Low Power Listening Concepts¶
Low-power voice-activated systems often use a staged processing approach to balance energy efficiency, responsiveness, and recognition accuracy. The idea is to keep power consumption very low during idle periods while still maintaining fast activation when speech or a wake word is detected.
Every stage must be designed carefully to spend the least amount possible in the higher power modes.
Fig. 22 Four (possible) steps of waking up a system from low power listen to full operation¶
1st Stage: Smart Microphone with Basic Level Detector or VAD¶
The first stage typically operates at ultra-low power, often implemented directly inside a smart microphone module. It performs only very simple tasks:
Monitoring sound level thresholds
Detecting basic activity such as speech-like patterns
Optionally performing a primitive VAD (Voice Activity Detection).
Its goal is not to recognise words but simply to determine whether something interesting enough to proceed to the next stage is happening in the acoustic scene.
This stage filters out silence and background noise while keeping the rest of the system asleep. Because it consumes only microwatts to milliwatts, it significantly extends battery life in portable or always-on devices.

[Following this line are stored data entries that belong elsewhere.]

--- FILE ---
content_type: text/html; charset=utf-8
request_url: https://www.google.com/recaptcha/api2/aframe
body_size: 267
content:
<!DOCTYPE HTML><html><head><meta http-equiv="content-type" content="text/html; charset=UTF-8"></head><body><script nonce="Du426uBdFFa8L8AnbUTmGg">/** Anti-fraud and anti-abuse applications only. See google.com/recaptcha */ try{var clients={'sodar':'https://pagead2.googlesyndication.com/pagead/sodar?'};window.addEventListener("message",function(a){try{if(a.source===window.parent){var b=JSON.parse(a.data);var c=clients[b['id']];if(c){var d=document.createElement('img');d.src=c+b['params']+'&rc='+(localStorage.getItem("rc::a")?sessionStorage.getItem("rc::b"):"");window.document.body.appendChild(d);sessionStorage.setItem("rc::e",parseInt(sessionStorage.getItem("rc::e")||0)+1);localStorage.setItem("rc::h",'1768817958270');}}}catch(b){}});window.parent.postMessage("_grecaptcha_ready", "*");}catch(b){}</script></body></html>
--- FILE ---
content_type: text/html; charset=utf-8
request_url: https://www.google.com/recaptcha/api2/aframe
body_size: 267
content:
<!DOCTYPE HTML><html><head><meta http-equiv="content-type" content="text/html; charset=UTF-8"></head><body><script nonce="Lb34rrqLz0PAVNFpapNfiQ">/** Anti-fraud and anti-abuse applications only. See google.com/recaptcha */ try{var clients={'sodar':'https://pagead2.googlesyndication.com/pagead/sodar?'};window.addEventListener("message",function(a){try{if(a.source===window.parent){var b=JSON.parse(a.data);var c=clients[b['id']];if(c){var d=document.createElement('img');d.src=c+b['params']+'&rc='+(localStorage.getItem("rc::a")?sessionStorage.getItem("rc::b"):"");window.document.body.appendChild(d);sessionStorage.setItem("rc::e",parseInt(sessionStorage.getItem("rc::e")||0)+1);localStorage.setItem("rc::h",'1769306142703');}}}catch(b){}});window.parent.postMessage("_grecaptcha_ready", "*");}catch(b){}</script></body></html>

For wake-up, only one microphone within an array needs to be capable of VAD/level detection. As microphones within a composed array should be of the same type (and in best case, similar production lot), it may be indicated to use either an additional smart microphone (and a regular array that is woken up with the DSP) or use identical smart microphones for all array positions.
2nd Stage: XCORE in Low-Power Mode Running VAD¶
Once the microphone indicates potential speech activity, the XCORE device wakes into a low-power monitoring mode. At this stage, the system performs a more accurate VAD pass.
This stage confirms whether the detected activity actually resembles human speech, ruling out impulsive noise, mechanical clicks, pets, or background ambience.
Key functions:
Robust Voice Activity Detection
Optional DOA (Direction of Arrival) to confirm talker location
Noise gating or early filtering.
This stage reduces false triggers and avoids waking the full system unnecessarily.
The transition from second to third stage is just changing the internal processor configuration:
Increase CPU clock
Enable second core / crossbar switches
Enable IO-Tiles
Power up external flash memory and start reading AI/ASR-model.
3rd Stage: XCORE in Full-Power Mode Running Automatic Speech Recognition¶
Once confident speech is present, the XCORE ramps up to full processing power. It now runs wake-word detection or lightweight on-device ASR.
Typical tasks include:
Detecting hotwords (“Hey Device”, other application-specific triggers)
Running small DNN models for command recognition
Applying beamforming, denoising or echo suppression to clean the audio
passing higher-quality features or audio frames to downstream processors
This stage is where true understanding begins. If the system is a voice-control system with all processing on XCORE, control logic and actuator control will be run directly from this stage.
4th Stage (Optional): Host SoC Wakes Up for Advanced Tasks¶
If the hotword or command is validated, in bigger systems the main SoC or application processor is woken from a low-power or sleep state. This stage handles tasks that require more memory, processing, or connectivity, such as:
Full large-vocabulary ASR
Natural language understanding (NLU)
Cloud communication or networking
Device control logic
UI interaction, display activation or actuator control.
Hints¶
There are several manufacturers of MEMS microphones with integrated circuitry that provide level- or speech-activity detection, based on different concepts, with power consumption in the low microampere range. It should be noted that, for the lowest-power stage, all PMIC circuitry powering the DSP and/or host must also be shut down or kept in a low-power state. In most cases, the power required to keep the rest of the system in standby is an order of magnitude higher than that consumed by the microphone itself.
Once the DSP is running, the incoming audio needs to be buffered so that hotwords can be verified and syllable onsets are not cut off in later ASR stages. The overall system design should provide a mechanism to read these samples from the start-up buffer into the main application, for example via a serial bus command.